Extracted records:
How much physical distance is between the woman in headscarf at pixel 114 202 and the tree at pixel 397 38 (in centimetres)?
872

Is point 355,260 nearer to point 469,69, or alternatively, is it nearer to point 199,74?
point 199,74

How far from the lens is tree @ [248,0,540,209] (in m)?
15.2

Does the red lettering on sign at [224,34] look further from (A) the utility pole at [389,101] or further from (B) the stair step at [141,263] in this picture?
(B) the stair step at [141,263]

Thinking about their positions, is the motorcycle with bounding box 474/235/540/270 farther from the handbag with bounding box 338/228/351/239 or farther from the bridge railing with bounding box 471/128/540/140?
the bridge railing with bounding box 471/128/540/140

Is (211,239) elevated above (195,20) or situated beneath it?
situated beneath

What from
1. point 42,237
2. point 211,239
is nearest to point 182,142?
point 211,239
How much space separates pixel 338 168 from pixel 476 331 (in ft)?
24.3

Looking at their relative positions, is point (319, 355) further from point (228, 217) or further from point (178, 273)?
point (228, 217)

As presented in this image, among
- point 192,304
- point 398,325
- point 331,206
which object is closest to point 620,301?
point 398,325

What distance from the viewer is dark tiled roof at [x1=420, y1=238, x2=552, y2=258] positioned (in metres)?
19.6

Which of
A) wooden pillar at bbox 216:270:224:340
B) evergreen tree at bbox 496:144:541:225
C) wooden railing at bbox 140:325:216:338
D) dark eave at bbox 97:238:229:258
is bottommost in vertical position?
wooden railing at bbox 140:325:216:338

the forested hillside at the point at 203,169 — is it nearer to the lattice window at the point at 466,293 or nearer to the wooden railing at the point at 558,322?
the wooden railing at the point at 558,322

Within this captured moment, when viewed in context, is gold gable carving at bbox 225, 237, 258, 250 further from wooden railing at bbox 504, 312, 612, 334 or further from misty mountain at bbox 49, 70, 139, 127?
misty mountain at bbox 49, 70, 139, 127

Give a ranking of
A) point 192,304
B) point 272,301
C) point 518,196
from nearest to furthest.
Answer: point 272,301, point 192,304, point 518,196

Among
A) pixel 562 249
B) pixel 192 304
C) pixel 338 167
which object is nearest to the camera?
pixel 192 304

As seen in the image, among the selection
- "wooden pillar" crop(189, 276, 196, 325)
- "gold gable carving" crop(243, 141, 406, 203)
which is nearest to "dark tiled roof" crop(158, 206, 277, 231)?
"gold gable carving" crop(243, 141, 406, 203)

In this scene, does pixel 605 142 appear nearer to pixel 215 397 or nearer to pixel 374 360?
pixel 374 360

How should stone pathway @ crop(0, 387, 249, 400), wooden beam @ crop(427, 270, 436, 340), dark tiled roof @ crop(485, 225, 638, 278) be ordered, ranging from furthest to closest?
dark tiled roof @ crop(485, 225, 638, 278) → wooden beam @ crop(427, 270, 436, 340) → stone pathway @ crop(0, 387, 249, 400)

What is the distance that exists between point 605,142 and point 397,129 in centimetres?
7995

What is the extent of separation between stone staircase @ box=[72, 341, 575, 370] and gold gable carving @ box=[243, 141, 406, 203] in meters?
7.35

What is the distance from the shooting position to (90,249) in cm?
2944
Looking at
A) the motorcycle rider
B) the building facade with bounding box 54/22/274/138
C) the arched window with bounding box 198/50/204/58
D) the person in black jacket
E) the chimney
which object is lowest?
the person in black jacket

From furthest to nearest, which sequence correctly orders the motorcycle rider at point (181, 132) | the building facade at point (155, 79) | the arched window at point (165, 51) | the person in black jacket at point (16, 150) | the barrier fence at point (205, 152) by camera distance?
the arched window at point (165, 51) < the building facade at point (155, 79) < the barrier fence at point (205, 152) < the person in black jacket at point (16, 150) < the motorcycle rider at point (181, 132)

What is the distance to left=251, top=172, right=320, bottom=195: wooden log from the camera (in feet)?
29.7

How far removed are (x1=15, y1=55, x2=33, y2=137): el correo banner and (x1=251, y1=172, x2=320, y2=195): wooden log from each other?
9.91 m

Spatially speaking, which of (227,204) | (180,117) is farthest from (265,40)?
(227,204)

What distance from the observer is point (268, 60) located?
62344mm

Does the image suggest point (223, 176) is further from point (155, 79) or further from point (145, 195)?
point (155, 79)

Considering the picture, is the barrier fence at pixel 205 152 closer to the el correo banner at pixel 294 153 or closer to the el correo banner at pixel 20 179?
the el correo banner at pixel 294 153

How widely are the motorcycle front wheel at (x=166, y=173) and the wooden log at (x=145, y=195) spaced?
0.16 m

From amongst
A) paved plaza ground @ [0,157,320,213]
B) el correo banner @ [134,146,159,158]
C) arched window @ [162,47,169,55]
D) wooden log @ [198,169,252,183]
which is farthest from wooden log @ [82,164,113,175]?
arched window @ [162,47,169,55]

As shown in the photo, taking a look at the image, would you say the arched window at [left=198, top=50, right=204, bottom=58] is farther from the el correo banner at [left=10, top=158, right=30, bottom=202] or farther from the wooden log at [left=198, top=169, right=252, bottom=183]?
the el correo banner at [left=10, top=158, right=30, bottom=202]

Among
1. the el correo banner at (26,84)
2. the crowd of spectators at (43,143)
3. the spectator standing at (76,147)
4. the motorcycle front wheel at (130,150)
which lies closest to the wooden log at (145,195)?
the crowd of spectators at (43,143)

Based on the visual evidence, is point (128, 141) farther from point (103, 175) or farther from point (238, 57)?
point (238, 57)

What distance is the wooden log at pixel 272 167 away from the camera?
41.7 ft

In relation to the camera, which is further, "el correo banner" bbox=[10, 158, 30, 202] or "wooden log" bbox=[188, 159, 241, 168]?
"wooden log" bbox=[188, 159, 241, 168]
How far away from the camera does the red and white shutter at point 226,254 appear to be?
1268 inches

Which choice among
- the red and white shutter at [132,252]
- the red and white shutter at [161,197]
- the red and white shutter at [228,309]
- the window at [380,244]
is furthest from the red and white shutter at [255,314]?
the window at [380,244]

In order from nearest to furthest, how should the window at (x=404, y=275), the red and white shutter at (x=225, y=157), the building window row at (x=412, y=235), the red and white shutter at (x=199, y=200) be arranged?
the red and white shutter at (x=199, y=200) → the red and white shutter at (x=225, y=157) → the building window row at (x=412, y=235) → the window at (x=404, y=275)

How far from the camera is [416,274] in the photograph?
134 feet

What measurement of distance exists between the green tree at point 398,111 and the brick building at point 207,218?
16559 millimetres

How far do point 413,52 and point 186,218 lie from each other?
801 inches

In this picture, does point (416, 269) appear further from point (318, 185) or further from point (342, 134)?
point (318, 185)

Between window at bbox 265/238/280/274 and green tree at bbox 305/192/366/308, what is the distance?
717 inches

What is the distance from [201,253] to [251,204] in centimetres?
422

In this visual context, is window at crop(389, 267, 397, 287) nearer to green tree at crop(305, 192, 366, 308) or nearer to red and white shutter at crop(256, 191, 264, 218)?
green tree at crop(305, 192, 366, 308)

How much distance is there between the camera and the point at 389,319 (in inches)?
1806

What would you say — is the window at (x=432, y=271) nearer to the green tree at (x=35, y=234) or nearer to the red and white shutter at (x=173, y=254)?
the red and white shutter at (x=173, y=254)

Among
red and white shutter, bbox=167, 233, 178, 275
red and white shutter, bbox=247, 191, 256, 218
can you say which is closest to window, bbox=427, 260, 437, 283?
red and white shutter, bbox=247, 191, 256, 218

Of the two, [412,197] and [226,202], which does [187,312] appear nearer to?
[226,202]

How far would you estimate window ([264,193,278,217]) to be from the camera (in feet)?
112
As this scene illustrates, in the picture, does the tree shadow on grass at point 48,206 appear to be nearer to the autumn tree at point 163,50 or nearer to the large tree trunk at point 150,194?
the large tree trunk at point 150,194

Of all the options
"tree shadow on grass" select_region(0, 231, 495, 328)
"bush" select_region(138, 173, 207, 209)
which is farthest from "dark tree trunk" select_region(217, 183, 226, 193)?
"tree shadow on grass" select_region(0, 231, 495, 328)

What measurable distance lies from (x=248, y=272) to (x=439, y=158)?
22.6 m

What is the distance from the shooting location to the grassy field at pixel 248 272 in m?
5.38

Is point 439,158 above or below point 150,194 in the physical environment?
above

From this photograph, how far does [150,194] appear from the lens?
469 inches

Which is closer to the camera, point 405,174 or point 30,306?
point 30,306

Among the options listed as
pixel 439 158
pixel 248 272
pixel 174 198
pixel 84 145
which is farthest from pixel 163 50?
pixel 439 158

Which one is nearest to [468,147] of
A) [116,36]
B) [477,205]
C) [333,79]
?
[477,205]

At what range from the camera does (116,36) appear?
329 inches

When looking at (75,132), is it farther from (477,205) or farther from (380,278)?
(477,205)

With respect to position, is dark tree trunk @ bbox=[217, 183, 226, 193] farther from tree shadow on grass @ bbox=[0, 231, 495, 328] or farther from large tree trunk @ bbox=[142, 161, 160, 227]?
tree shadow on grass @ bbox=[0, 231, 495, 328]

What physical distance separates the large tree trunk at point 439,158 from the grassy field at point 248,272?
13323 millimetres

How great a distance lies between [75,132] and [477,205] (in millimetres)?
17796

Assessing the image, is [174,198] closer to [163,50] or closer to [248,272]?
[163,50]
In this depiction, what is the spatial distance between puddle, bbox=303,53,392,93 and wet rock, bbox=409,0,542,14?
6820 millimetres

* _Problem requirements_: Only the lines from the one that contains "What measurable distance" to the end of the data should be output, exactly as they appear.

* _Written response_:
What measurable distance lies from (x=248, y=272) to (x=439, y=158)?
22.6 m

What is the distance from the shooting location to the grassy field at pixel 248 272 in m?
5.38

Is point 439,158 above or below point 150,194 in the physical environment?
above

From this photograph, how far does [150,194] appear from the lens?
469 inches

Which is closer to the camera, point 405,174 or point 30,306?
point 30,306

Among the options listed as
pixel 439 158
pixel 248 272
pixel 174 198
pixel 84 145
which is farthest from pixel 163 50?
pixel 439 158

Which one is nearest to [468,147] of
A) [116,36]
B) [477,205]
C) [333,79]
?
[477,205]

At what range from the camera does (116,36) appear?
329 inches

When looking at (75,132), is it farther from (477,205) or farther from (380,278)?
(477,205)

With respect to position, is dark tree trunk @ bbox=[217, 183, 226, 193] farther from tree shadow on grass @ bbox=[0, 231, 495, 328] or farther from large tree trunk @ bbox=[142, 161, 160, 227]?
tree shadow on grass @ bbox=[0, 231, 495, 328]

What physical distance separates the large tree trunk at point 439,158 from the grassy field at point 248,272?
13323 millimetres

How great a distance lies between [75,132] and [477,205] (in millimetres)?
17796

Assessing the image, is [174,198] closer to [163,50] or closer to [248,272]?
[163,50]
In this depiction, what is the spatial distance between puddle, bbox=303,53,392,93 and wet rock, bbox=409,0,542,14?
6820 millimetres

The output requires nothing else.